Somut uyuşmazlıkta davacı aylık net 1.610 TL ücret ile çalıştığını iddia etmektedir. Davalı ise davacının ücretinin bordrolardaki kadar olduğunu savunmaktadır.
Bilirkişi raporunda, iddia ve savunma doğrultusunda seçenekli hesaplama yapılmış olup, mahkemece; davacının bordrolarda belirtilen ücret miktarı ile çalıştığı kabul edilmiştir.
Davacı tanıklarının tamamı ile davalı tanıklarından Sinan işyerinde ücretlerin bir kısmının bankaya yatırıldığını, kalanının ise elden ödendiğini beyan etmektedir.
Davacının kıdemi ve tanık beyanları dikkate alındığında bordrolarda yer alan ücretin gerçeği yansıtmadığı şüphesi ortaya çıkmaktadır.

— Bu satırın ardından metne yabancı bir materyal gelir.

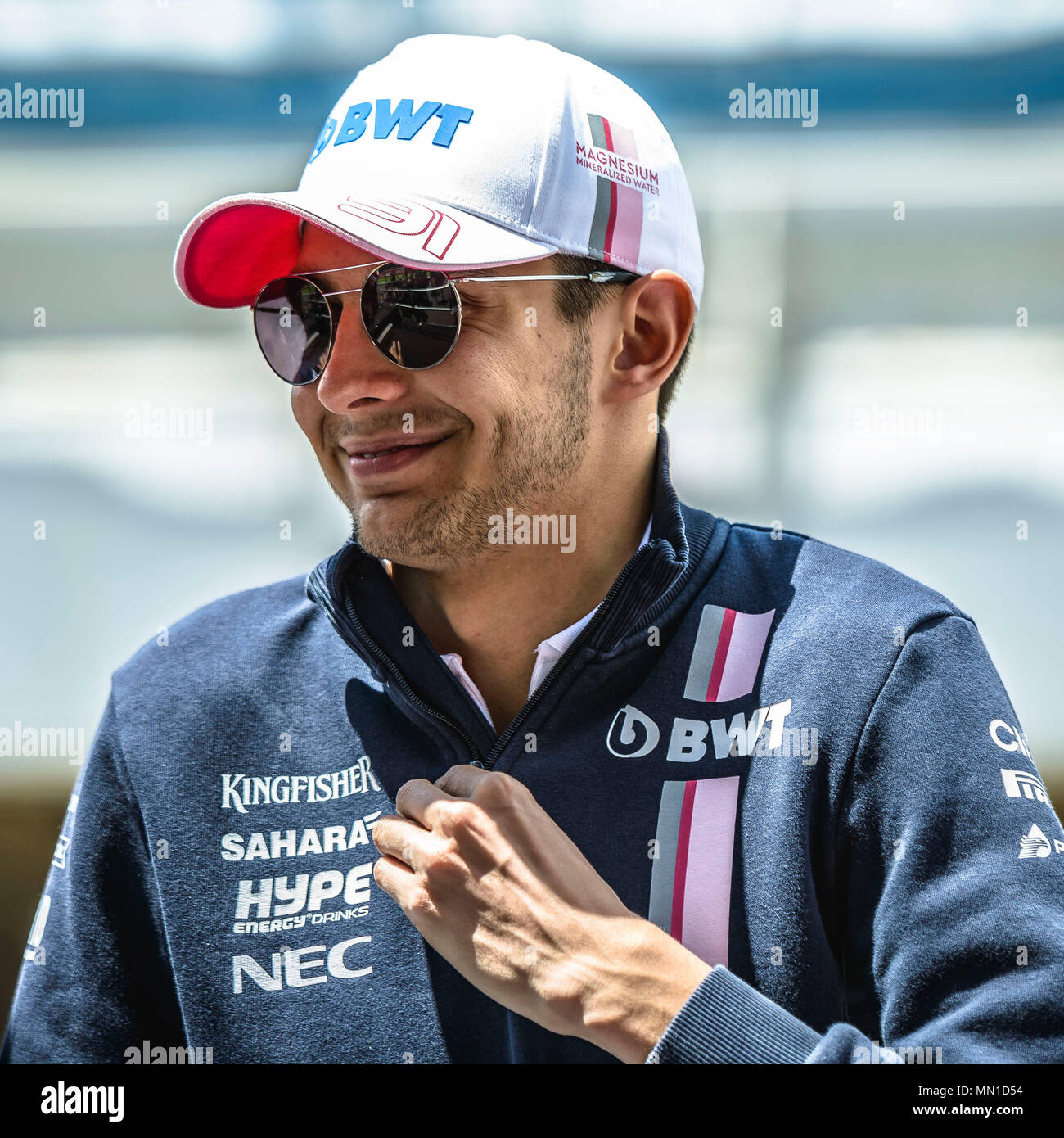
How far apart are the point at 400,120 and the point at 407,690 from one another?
854mm

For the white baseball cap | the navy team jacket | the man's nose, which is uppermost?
the white baseball cap

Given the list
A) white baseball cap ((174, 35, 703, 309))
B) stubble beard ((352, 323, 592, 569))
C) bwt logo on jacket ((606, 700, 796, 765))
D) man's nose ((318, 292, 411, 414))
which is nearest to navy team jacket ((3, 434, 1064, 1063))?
bwt logo on jacket ((606, 700, 796, 765))

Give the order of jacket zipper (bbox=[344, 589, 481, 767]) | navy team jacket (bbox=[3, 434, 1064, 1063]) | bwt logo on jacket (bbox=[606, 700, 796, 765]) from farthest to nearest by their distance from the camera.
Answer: jacket zipper (bbox=[344, 589, 481, 767]), bwt logo on jacket (bbox=[606, 700, 796, 765]), navy team jacket (bbox=[3, 434, 1064, 1063])

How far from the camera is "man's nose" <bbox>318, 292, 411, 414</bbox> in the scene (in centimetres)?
167

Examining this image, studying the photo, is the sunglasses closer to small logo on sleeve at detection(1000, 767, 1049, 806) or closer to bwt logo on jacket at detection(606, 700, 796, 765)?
bwt logo on jacket at detection(606, 700, 796, 765)

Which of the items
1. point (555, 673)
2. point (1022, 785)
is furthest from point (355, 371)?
point (1022, 785)

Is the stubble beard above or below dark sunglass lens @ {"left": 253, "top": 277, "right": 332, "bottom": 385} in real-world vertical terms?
below

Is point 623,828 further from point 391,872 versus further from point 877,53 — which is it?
point 877,53

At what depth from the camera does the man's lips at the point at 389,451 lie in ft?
5.57

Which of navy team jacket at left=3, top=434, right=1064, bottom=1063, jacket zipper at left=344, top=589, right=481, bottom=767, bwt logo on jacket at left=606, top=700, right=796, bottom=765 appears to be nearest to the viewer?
navy team jacket at left=3, top=434, right=1064, bottom=1063

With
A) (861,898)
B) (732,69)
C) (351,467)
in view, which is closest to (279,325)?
(351,467)

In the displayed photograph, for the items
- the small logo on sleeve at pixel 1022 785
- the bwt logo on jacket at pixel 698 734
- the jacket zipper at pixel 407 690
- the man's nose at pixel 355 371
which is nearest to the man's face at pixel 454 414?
the man's nose at pixel 355 371

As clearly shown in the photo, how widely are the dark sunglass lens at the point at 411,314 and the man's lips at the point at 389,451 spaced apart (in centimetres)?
11

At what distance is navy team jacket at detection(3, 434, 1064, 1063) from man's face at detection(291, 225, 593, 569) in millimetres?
149
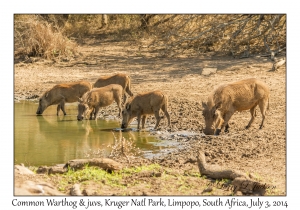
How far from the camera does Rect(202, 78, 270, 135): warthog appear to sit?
11.9 m

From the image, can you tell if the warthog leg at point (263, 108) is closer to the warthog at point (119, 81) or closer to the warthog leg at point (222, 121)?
the warthog leg at point (222, 121)

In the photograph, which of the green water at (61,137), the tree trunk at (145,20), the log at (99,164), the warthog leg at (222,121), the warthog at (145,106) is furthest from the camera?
the tree trunk at (145,20)

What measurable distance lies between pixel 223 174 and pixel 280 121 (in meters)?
4.60

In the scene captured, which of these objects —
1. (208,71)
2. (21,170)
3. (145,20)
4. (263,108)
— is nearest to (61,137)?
(21,170)

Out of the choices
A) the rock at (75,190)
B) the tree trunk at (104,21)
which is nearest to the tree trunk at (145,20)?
the tree trunk at (104,21)

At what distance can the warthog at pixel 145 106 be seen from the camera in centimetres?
1323

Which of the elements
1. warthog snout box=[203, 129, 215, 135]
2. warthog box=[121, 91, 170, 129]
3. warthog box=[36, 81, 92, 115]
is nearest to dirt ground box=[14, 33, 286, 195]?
warthog snout box=[203, 129, 215, 135]

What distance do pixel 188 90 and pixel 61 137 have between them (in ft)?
14.4

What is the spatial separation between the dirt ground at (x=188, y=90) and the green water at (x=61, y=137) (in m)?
0.95

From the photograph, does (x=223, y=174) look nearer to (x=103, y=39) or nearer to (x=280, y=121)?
(x=280, y=121)

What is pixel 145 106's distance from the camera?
13.3 metres

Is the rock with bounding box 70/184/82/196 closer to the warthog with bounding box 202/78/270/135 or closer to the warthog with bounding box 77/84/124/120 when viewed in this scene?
the warthog with bounding box 202/78/270/135

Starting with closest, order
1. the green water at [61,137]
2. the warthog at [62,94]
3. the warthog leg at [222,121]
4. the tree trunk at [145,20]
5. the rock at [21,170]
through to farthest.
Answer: the rock at [21,170] < the green water at [61,137] < the warthog leg at [222,121] < the warthog at [62,94] < the tree trunk at [145,20]

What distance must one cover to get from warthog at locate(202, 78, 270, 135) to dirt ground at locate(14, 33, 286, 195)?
0.25 m
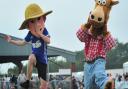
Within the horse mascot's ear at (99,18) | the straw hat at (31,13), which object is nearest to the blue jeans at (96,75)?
the horse mascot's ear at (99,18)

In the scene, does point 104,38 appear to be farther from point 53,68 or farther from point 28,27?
point 53,68

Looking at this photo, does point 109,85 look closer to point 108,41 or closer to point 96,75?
point 96,75

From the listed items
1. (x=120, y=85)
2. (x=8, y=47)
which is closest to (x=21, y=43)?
(x=120, y=85)

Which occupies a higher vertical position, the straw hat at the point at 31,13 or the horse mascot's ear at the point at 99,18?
the straw hat at the point at 31,13

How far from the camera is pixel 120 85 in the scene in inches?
657

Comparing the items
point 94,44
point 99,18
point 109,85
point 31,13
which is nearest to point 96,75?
point 109,85

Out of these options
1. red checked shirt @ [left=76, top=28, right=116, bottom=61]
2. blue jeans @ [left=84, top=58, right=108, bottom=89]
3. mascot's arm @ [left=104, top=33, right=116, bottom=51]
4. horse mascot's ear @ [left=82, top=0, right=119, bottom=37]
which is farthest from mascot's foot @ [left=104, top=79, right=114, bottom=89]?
horse mascot's ear @ [left=82, top=0, right=119, bottom=37]

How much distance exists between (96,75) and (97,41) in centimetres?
61

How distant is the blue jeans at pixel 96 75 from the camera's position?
27.5 feet

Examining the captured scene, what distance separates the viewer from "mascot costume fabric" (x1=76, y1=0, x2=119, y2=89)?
27.7ft

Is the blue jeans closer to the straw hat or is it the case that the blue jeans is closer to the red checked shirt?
the red checked shirt

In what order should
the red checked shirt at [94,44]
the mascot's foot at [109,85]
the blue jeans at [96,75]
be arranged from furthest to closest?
the red checked shirt at [94,44], the blue jeans at [96,75], the mascot's foot at [109,85]

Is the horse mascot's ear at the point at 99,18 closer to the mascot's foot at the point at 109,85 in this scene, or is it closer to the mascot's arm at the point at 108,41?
the mascot's arm at the point at 108,41

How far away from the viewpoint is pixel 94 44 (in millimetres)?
8664
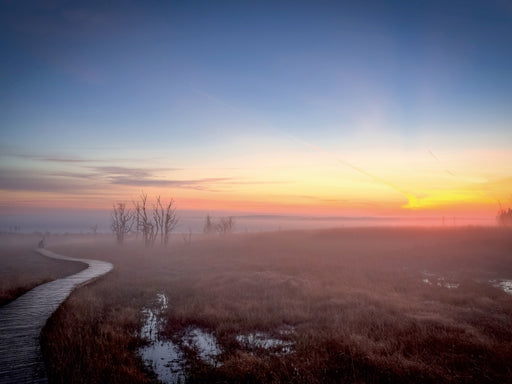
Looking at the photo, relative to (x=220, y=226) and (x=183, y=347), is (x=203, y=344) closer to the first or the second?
(x=183, y=347)

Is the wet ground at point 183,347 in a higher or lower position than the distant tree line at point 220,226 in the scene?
lower

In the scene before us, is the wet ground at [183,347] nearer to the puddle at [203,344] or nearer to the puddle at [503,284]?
the puddle at [203,344]

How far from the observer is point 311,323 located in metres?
13.0

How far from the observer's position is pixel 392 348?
9852 millimetres

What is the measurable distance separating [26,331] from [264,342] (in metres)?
8.54

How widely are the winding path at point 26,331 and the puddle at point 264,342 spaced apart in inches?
249

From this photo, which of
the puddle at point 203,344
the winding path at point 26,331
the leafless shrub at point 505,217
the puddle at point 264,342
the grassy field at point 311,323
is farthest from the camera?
the leafless shrub at point 505,217

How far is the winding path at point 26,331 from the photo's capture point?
7.54 metres

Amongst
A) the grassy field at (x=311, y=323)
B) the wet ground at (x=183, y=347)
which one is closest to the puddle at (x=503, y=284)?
the grassy field at (x=311, y=323)

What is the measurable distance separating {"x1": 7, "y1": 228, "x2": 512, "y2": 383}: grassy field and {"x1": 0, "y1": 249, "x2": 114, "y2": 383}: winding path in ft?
1.28

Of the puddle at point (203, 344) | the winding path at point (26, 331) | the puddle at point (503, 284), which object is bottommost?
the puddle at point (503, 284)

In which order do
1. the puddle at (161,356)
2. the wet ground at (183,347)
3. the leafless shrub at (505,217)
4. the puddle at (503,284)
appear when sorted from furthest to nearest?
1. the leafless shrub at (505,217)
2. the puddle at (503,284)
3. the wet ground at (183,347)
4. the puddle at (161,356)

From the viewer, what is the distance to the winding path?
754cm

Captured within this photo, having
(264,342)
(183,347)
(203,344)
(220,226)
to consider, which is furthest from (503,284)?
(220,226)
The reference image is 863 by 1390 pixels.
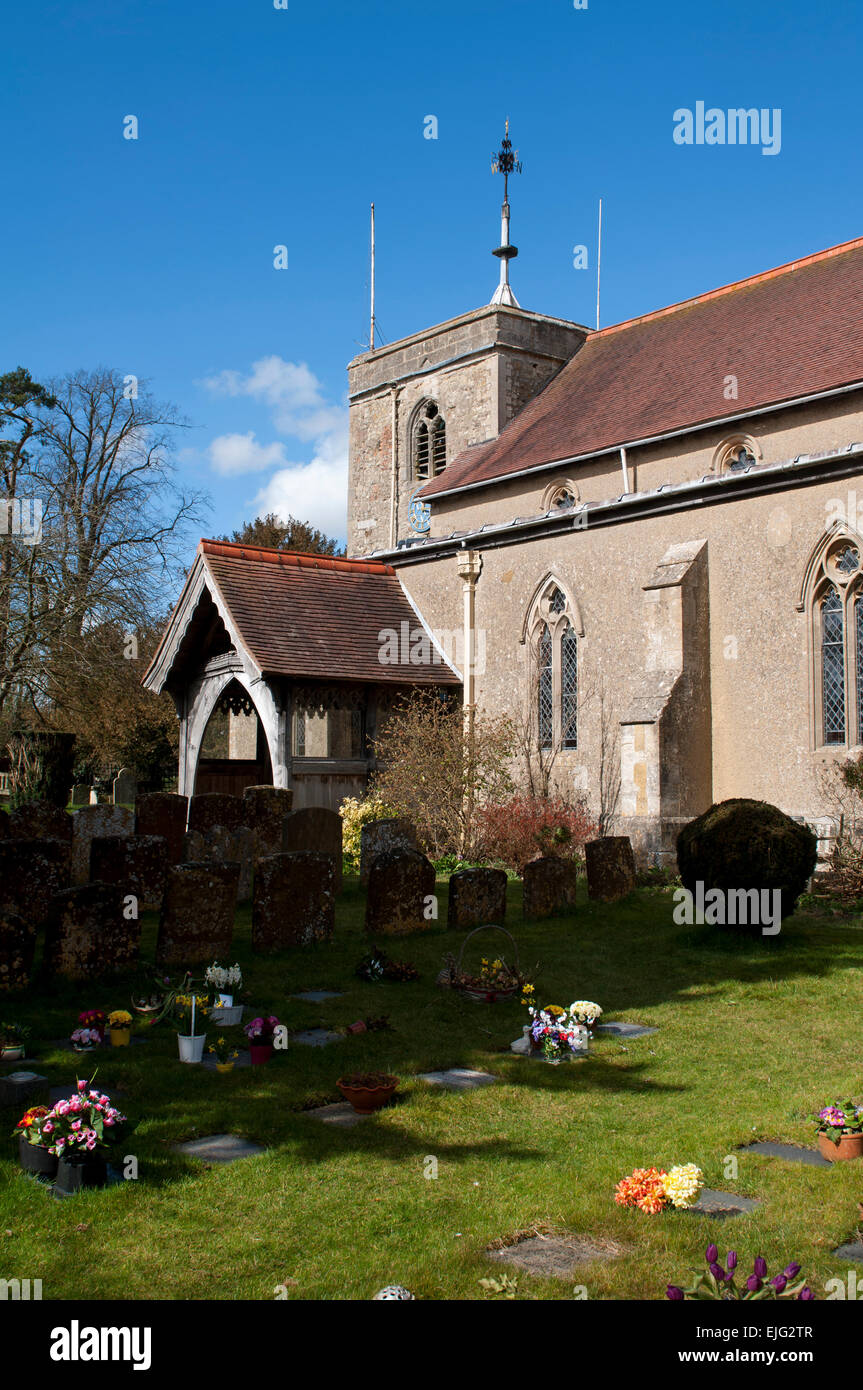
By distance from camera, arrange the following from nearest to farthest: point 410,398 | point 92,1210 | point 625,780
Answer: point 92,1210
point 625,780
point 410,398

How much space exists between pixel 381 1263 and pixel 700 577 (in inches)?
528

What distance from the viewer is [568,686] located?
61.7 feet

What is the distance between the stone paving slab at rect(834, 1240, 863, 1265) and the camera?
435 cm

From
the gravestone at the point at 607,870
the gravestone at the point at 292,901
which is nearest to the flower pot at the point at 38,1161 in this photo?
the gravestone at the point at 292,901

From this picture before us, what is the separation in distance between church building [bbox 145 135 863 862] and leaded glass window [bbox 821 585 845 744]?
0.09 ft

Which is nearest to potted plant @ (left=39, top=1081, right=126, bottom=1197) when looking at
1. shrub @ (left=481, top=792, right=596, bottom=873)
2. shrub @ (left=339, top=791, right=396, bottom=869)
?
shrub @ (left=481, top=792, right=596, bottom=873)

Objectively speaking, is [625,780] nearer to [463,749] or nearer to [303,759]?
[463,749]

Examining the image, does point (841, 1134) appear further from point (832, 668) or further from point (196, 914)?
point (832, 668)

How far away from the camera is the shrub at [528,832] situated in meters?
15.5

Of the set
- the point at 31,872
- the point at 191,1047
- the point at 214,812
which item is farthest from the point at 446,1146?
the point at 214,812

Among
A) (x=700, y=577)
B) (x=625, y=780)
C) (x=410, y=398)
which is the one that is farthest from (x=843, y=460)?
(x=410, y=398)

Bu nedenle Mahkemece, yukarıdaki ilkeler doğrultusunda; davacının yaptığı iş, kıdemi ve davalı işyerinin özellikleri belirtilerek, işçi ve işveren kuruluşları ile ilgili odalardan emsal ücretin ne olabileceği araştırılmalı ve dosyadaki diğer bilgi ve belgeler ile bir değerlendirmeye tabi tutularak, davacının ücret miktarı belirlenmelidir. Eksik inceleme ve araştırma ile yazılı şekilde sonuca gidilmesi de hatalıdır.
F) SONUÇ:
Temyiz olunan kararın yukarıda açıklanan sebeplerden dolayı BOZULMASINA, peşin alınan temyiz harcının isteği halinde ilgiliye iadesine, 20/02/2018 gününde oybirliğiyle karar verildi.